August 1, 2018 – February 1, 2019
Seika Boye is a scholar, writer, educator and artist whose practices revolve around dance and movement. She is a Lecturer at the Centre for Drama, Theatre and Performance Studies, University of the Toronto, where she teaches practical and lecture courses.
From 1995-2010 Seika performed and presented her choreography across Canada. She danced professionally with Ballet Creole, Electric Company Theatre, Judith Marcuse Projects, Lucie Mongraine, Sarah Febrarro and other independent choreographers. Most recently, Seika has worked as a movement dramaturg with Syreeta Hector (Distant Histories, 2018-19); Deanna Bowen (The Long Doorway, 2017/Gibson Duets 2019); Heidi Struass/adelheid dance (re*research choreographic intensive, 2018); and Djanet Sears (Adventures of Black Girl in Search of God, 2015).

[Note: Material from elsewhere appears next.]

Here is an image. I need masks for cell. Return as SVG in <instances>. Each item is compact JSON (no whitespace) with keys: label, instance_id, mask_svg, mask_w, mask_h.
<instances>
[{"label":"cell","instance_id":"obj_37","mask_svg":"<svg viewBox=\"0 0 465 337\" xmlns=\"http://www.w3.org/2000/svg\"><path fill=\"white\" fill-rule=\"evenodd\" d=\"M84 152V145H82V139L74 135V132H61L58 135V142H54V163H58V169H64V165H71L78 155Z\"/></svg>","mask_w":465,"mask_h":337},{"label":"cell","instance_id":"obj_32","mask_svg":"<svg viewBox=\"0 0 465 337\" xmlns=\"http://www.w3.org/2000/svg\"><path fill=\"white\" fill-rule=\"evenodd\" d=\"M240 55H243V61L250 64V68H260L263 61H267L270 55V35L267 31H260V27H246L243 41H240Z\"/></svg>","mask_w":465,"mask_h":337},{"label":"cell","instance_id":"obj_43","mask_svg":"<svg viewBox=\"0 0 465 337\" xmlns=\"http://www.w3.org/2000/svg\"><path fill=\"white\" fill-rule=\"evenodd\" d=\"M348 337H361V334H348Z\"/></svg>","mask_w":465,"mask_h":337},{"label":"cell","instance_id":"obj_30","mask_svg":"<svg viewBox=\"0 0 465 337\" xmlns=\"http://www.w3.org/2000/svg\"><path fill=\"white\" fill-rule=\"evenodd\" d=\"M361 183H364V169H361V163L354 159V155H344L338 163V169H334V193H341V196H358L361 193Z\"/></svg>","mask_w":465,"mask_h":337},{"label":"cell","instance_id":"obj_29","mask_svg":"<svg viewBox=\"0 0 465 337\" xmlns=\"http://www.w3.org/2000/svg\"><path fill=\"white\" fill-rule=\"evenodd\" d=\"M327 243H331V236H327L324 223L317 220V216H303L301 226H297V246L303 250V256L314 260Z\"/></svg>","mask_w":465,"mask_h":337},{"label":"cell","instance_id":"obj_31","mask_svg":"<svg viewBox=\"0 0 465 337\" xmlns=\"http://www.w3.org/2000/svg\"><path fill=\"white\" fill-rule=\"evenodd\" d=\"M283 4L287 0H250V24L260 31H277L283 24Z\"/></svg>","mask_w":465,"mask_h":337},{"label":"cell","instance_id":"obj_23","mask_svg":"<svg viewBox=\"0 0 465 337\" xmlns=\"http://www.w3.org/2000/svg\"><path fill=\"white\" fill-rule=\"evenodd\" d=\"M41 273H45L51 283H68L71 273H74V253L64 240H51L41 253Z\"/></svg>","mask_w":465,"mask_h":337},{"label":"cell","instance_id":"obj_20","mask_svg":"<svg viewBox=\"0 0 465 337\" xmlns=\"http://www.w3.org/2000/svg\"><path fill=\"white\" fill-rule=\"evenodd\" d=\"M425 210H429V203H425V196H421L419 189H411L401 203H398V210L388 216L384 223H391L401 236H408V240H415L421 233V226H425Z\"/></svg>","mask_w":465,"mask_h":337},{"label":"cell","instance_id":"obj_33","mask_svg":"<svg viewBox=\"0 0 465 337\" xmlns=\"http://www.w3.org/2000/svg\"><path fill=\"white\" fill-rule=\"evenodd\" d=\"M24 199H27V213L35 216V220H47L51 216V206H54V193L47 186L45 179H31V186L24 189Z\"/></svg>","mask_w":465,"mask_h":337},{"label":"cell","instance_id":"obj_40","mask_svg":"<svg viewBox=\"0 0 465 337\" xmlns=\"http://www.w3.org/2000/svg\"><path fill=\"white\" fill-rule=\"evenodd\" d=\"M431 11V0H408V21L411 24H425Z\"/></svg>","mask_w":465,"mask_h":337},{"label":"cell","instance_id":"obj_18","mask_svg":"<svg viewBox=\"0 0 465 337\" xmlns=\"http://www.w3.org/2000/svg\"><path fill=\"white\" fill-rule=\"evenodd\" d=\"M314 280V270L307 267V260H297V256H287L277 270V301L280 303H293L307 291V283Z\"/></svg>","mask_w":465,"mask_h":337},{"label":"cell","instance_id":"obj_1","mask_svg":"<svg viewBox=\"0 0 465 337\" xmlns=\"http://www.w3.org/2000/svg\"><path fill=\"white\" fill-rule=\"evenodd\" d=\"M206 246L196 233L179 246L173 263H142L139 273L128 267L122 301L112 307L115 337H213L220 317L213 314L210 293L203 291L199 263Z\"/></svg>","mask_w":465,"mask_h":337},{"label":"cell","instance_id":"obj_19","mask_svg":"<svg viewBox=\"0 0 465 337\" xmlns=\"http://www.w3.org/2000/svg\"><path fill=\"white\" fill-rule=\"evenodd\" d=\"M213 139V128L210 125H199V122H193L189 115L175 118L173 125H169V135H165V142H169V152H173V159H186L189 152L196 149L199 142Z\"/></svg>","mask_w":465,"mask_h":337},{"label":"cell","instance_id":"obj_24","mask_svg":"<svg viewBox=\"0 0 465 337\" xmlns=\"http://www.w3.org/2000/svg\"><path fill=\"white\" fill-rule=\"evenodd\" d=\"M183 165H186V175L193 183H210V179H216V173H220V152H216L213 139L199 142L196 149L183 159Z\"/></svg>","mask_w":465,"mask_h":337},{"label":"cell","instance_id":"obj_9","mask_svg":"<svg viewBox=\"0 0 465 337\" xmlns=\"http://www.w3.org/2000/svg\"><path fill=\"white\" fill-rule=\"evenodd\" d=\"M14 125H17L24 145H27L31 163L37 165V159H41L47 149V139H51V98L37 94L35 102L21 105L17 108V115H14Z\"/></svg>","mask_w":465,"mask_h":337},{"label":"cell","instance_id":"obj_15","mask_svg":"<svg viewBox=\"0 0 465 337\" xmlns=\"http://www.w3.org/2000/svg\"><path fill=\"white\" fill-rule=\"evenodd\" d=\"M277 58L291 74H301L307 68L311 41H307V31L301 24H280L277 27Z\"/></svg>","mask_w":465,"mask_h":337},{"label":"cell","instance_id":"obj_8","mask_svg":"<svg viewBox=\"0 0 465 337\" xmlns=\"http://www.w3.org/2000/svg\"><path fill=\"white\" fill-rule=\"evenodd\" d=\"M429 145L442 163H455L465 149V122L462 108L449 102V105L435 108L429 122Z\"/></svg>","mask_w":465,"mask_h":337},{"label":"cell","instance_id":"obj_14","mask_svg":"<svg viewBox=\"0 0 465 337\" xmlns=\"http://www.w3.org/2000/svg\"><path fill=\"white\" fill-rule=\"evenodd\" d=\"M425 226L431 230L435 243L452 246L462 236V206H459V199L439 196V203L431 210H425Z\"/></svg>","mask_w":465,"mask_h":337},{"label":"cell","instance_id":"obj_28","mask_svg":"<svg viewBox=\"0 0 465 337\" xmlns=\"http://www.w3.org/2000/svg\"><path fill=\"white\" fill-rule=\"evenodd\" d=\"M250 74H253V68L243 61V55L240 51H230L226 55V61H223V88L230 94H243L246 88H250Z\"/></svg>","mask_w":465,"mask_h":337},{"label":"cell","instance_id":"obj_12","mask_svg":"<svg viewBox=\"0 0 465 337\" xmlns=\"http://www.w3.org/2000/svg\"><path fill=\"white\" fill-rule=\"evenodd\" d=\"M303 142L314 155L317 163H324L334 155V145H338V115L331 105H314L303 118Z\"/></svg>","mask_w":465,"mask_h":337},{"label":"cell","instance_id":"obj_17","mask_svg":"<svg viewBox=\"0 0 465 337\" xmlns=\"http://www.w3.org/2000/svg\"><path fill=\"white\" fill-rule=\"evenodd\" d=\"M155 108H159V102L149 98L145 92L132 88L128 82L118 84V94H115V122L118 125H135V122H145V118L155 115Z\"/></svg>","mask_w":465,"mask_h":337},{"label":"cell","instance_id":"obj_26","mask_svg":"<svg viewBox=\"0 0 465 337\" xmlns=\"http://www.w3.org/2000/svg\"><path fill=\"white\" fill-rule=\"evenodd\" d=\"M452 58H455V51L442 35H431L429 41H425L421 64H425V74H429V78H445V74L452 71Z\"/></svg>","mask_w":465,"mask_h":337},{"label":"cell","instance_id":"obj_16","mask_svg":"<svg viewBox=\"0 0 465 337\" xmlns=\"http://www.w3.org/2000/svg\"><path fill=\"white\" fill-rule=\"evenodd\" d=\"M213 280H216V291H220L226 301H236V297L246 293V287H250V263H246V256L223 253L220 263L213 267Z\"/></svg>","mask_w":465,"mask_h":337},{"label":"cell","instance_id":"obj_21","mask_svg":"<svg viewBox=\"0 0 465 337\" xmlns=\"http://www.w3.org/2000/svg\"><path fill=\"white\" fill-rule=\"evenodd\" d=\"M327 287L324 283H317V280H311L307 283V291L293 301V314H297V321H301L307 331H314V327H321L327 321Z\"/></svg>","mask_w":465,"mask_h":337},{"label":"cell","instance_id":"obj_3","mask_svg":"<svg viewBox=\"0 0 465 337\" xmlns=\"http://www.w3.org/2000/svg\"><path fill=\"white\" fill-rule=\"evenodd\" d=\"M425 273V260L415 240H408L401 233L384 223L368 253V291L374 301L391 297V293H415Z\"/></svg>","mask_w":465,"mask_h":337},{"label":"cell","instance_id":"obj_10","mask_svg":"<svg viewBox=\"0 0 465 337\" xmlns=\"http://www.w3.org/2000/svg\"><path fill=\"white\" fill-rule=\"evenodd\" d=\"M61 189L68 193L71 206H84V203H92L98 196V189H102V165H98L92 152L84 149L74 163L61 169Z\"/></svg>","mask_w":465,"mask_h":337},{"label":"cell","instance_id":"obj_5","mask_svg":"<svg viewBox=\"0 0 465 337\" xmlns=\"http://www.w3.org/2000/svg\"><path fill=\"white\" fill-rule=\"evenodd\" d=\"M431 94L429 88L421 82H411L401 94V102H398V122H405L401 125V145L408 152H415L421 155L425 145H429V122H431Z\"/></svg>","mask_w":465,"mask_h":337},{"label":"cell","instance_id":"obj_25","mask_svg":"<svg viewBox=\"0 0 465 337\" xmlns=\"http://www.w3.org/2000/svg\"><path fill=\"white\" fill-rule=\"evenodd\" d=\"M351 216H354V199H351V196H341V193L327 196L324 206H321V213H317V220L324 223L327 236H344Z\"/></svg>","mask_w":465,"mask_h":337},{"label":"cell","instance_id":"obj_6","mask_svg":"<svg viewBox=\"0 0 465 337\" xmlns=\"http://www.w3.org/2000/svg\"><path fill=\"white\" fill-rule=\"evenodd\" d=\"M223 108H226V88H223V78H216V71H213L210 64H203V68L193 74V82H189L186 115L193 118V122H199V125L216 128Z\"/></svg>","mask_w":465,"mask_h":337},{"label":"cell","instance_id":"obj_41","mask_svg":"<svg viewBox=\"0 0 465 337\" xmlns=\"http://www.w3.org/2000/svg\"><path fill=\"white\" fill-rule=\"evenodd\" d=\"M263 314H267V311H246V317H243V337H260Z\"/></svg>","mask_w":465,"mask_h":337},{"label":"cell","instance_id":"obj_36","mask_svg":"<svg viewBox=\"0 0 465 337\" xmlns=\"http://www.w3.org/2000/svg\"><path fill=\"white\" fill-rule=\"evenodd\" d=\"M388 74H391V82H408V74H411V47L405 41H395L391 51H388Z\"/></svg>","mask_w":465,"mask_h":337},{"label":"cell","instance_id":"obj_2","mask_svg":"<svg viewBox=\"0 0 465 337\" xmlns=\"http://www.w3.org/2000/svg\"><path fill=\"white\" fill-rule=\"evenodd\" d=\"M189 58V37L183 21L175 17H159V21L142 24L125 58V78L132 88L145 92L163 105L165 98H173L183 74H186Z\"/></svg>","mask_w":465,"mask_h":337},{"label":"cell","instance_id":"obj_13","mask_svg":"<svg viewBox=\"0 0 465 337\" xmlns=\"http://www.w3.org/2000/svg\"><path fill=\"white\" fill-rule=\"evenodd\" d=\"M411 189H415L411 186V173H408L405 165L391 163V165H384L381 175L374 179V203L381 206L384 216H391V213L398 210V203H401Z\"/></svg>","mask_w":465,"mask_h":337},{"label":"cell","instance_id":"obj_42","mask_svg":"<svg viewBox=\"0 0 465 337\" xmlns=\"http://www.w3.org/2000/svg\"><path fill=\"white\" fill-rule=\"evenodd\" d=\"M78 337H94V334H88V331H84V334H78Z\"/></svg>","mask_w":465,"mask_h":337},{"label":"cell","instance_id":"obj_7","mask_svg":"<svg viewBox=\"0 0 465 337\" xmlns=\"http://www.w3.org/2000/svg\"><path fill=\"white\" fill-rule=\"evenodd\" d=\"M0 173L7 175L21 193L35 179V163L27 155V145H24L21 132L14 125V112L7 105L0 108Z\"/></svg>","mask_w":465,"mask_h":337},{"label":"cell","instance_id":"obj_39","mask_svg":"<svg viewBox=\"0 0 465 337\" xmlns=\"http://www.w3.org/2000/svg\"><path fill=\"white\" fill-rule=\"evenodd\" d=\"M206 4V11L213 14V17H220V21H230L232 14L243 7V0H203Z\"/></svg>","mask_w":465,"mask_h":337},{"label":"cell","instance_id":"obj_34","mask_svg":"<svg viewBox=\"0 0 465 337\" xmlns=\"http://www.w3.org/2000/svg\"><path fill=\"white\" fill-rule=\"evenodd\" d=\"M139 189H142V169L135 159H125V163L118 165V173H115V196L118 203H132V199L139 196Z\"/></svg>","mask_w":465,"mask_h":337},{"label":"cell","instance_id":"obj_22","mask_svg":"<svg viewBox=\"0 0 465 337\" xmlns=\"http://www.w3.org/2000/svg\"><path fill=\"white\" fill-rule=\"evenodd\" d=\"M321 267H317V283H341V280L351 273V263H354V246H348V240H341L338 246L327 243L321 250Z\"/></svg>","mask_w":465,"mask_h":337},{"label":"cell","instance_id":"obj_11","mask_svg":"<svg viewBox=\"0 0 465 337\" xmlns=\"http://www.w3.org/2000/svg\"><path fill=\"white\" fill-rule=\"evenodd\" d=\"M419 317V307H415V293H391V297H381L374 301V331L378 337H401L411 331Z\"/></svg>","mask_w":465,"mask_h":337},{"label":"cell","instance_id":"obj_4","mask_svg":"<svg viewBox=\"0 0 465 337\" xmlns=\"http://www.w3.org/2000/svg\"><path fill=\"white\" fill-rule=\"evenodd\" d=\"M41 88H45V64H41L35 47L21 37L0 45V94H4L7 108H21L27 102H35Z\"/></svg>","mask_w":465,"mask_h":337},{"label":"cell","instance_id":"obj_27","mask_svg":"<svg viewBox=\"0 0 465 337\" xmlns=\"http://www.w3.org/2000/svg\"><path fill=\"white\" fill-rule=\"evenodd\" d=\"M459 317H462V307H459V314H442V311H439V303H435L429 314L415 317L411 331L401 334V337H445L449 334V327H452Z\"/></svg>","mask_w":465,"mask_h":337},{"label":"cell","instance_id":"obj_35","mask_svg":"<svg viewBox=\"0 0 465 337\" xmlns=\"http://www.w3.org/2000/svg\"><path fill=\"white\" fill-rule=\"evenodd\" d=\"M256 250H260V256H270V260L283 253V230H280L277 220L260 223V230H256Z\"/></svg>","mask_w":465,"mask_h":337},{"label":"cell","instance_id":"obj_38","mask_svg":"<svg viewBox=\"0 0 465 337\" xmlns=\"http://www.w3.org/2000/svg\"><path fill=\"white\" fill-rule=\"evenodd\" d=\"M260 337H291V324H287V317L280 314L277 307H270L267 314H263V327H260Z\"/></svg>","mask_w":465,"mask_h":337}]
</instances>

Invested in movement histories and the archive, Seika’s current research explores blackness and dancing in Canada. In 2018, she curated the archival exhibition It’s About Time: Dancing Black in Canada 1900-1970 (Dance Collection Danse Gallery/ OCAD Ignite Gallery). Her publications include writing for Dance Chronicle, Canadian Theatre Review, alt.theatre, The Routledge Encyclopedia of Modernism, Performance Matters, Dance Collection Danse Magazine, and The Dance Current. Besides being Director of the Institute for Dance Studies (UofT), she participates in and collaborates on a range of research communities and projects including the Toronto Photography Seminar and Gatherings: archival and oral histories of Canadian performance (SSHRC Partnership Development).
Seika’s book project Dancing on Dime: Social Dance within Toronto’s Black Population at Mid-century, is contracted to McGill-Queens University Press. Her research was supported by the Ontario Graduate Scholarship and SSHRC Doctoral Fellowship. She completed her doctoral degree at the University of Toronto in 2016. Seika was recently appointed as an Adjunct Curator at the Art Museum at the University of Toronto. Seika lives and works in Toronto with her husband and their two sons.
This is a unique residency; Seika will be in residence concurrently with Sandra Brewster over a period of six months. This will allow the artists to share the studio space, their ideas and experiences. Areas of focus for both artists synergize around ideas of accumulation; photography and representation; animating the archive.